Jesus at Nazareth: Mark 6, 1-6

James Tissot, Jesus in the Synagogue of Nazareth, Brooklyn Museum

The evangelists Matthew, Mark and Luke all say that Jesus after he began his ministry went back to Nazareth where he’s rejected by those who knew him from his childhood. The evangelists describe the visit taking place at different times.  Mark’s gospel says he returned to Nazareth after he raised a little girl from the dead. A miracle like that would be widely known, the girl’s father, Jairus, was an official in the synagogue.

Mark also says that before Jesus returned to Nazareth, others were already questioning the marvelous things he did. Scribes from Jerusalem, the religious experts of the time, came and warned about him. “Keep away from him, they said.”

So when Jesus visited Nazareth there were already suspicions, warnings about him. But still, after raising a little girl to life, you would think he would be well received as he taught in the synagogue at Nazareth. He wasn’t. 

Over and over we hear in Mark’s Gospel what we wouldn’t expect: that Jesus was rejected in places where he went. In Capernaum, he drives out an unclean spirit, cures Peter’s mother-in-law and, at the end of the day, the whole town is at his door. {Mark 1, 16-34) But the enthusiasm doesn’t last. Capernaum and other towns in Galilee first receive him, then reject him. (Matthew 11,23)

In pagan territory, over the Sea of Galilee on the east bank, he also meets rejection.

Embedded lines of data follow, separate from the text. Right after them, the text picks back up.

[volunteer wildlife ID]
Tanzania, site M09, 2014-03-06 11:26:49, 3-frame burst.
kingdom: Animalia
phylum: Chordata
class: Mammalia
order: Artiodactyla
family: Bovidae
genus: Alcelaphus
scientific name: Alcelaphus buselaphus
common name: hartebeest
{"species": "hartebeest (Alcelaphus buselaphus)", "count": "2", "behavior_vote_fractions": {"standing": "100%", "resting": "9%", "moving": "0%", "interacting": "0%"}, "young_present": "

He casts out the unclean spirit there, as he did at Capernaum, but when the pigs stampede down into the sea the townspeople ask him to leave. He’s endangering their economy, they say. (Mark 5, 1-20)

Jesus doesn’t have continual path of success in his ministry, or an unbroken parade of achievements, Mark insists. Even his own hometown, his family, don’t receive him well. Final rejection takes place on Calvary in his passion and death, but rejection and misunderstanding meet him all through his public life.

Nazareth has a prominent place in the story of Jesus’ rejection. From his earliest years as a child, he was thought little of there, it seems. Later apocryphal gospels that date from the 2nd century relate miraculous stories about Jesus as a child in Nazareth, but they lack credibility. Jesus did nothing remarkable in his “hidden years.” Some blissful modern portrayals in music and art miss this point. They did not watch his every move with expectation as he grew up.

Jesus “was not able to perform any might deed” in Nazareth; he did not impress or convert many there, as far as we know. He was just “the carpenter’s son.”  Like any other human being, he seemed part of the world in which he lived, someone of the time and place. Subject to Mary and Joseph, hardly noticed, “ he grew in wisdom and age and grace before God and man.” (Luke 2,52)

From his time and through the centuries, Nazareth never seems to have accepted the one we call God’s Son. Historians say early Jewish-Christians after his resurrection were expelled from the town. The Christian presence in Nazareth has been small, even till today.

Nazareth is part of the mystery of the Incarnation. The scandal of the Incarnation.

Recent commentaries on the Passion of Jesus, like those of Fr. Donald Senior, CP,  ask us to recognize that mystery of Jesus, not only as he enters the Garden of Gethsemane, but all through his life. Well before Gethsemane, Jesus knew suffering. He knew it in Nazareth, where rejection of him continued.  Earlier, Mark’s gospel says, members of his own family came to Capernaum trying to take him home because they said he was out of his mind.

We limit our understanding of Jesus if we see him only as a powerful teacher, a merciful worker of cures, one who commands the wind and the sea. The evangelists remind us by incidents like this that Jesus, who was in the form of God, humbled himself. He carried a silent cross. a cross unseen, before the cross of wood was given him.